Material shown ::
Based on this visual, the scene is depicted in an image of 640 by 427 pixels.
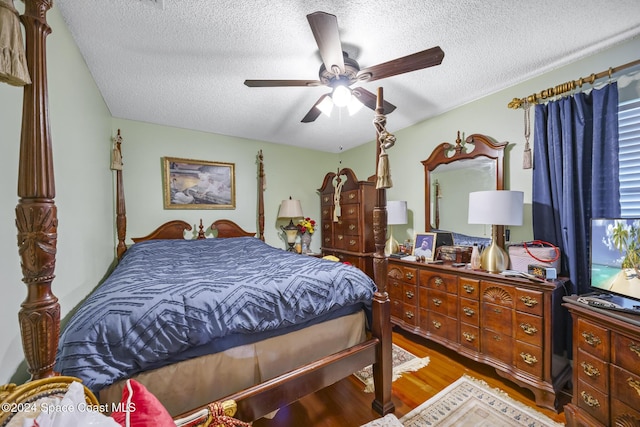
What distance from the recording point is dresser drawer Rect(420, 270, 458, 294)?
2193mm

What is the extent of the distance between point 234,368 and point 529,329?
1.96 meters

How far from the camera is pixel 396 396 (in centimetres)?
178

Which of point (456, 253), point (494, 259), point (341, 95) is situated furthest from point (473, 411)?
point (341, 95)

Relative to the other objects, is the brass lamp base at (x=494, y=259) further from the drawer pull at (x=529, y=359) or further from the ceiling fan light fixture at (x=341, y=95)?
the ceiling fan light fixture at (x=341, y=95)

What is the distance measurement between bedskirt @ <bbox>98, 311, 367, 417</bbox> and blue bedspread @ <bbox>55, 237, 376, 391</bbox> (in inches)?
1.8

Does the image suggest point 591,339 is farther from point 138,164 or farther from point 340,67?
point 138,164

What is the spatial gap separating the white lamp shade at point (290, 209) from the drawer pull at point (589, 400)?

What you should do ::
Can you turn every line above, starting with the line containing "What is the extent" and going on through the end of the items, into a Markdown table with the columns "Number" and "Content"? Number the rows in order, and leave out the blank lines.

Task response ::
| Number | Content |
|---|---|
| 1 | What is the extent of the distance between point 234,368 and point 529,329? |
| 2 | 1.96 meters |
| 3 | How far from the camera is pixel 396 396 (in centimetres)? |
| 4 | 178 |
| 5 | Which of point (456, 253), point (494, 259), point (341, 95) is situated furthest from point (473, 411)? |
| 6 | point (341, 95) |
| 7 | Relative to the other objects, is the brass lamp base at (x=494, y=259) further from the drawer pull at (x=529, y=359) or further from the ceiling fan light fixture at (x=341, y=95)? |
| 8 | the ceiling fan light fixture at (x=341, y=95) |
| 9 | What is the distance measurement between bedskirt @ <bbox>98, 311, 367, 417</bbox> and blue bedspread @ <bbox>55, 237, 376, 391</bbox> (in inches)? |
| 10 | 1.8 |
| 11 | Does the image suggest point 591,339 is farther from point 138,164 or farther from point 340,67? |
| 12 | point 138,164 |
| 13 | What is the spatial gap separating the white lamp shade at point (290, 209) from the drawer pull at point (589, 400)? |